In the time since these advisories have been issued, Securonix's Autonomous Threat Sweep Engine has identified multiple occurrences of threat actors attempting to identify and exploit these vulnerabilities. This activity demonstrates how some organizations are underestimating the gravity of these advisories and leave their platforms and systems unpatched as a result, making them hot targets for attackers to exploit. The data collected by the Autonomous Threat Sweep Engine demonstrates that the attackers are leveraging SSL VPN vulnerabilities not just limited to Fortinet, but also across other VPN products, given that organizations are continuing to invest in these platforms to support their remote workforce.

Cybersecurity and anti-virus provider Kaspersky recently cited how the Cring ransomware attacks were executed as a result of the Fortinet VPN vulnerabilities being exploited. Their report also demonstrated how attackers may have leveraged information available on the dark web that included a list of vulnerable Fortigate VPN devices. While there had been other factors identified, such as out-of-date antivirus systems and subpar privileged account configurations, that contributed to the attack, the primary cause still ended up being the vulnerability of the Fortigate servers.

Recently, there has been an uptick in attempts to exploit the unauthenticated remote code execution vulnerability (CVE-2021-22986) with the F5 BIG-IP and BIG-IQ systems.

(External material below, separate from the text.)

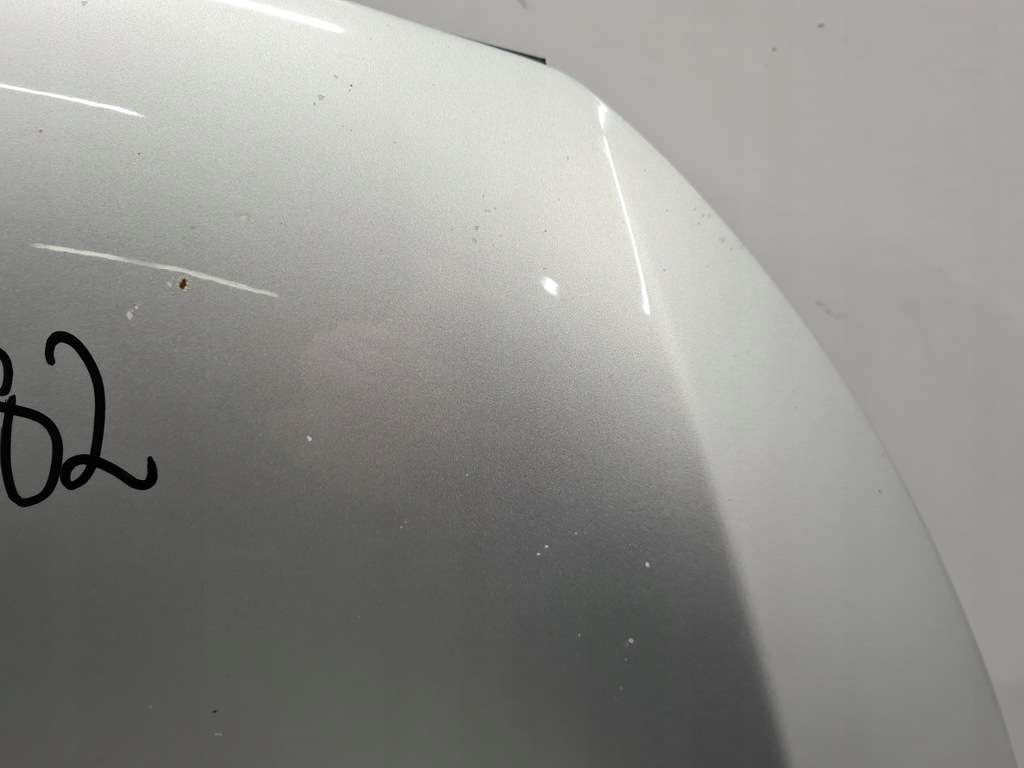 фото №10, Kia sportage iii капот 9s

The critical severity rated vulnerability, which would enable attackers to take total control of an unpatched system, had a noticeable increase of exploit attempts occurring after proof-of-concept code was published publicly. The rapid turnaround time from proof-of-concept code to full chain exploitation continues to indicate that threat actors are eager to identify and leverage authentication bypass vulnerabilities that can ultimately lead to remote code execution.

 

Vulnerability Stats

 

According to the National Vulnerability Database, the total number of vulnerabilities disclosed per year has increased every single year since 2017, and 2021 is showing no signs of slowing down with over 5,000 reported so far this year. Coupled with threat actors demonstrating that there is no vulnerability too old to leverage for exploitation, what should organizations be doing to reduce the risk from these threats?

  • Is it time to revisit the vulnerability management program?
  • Is it time to consider an agile risk classification model for assets and applications?
  • Is it time to leverage SIEM platforms to provide a unified threat visibility across the environment?

These are questions that organizations should be posing to themselves in the wake of these attacks and threat actors targeting these vulnerabilities and unpatched systems. While phishing continues to be the favorite technique for attackers to gain initial access, the vulnerabilities identified in public facing applications and platforms are quickly catching up, representing a go-to vector for attackers.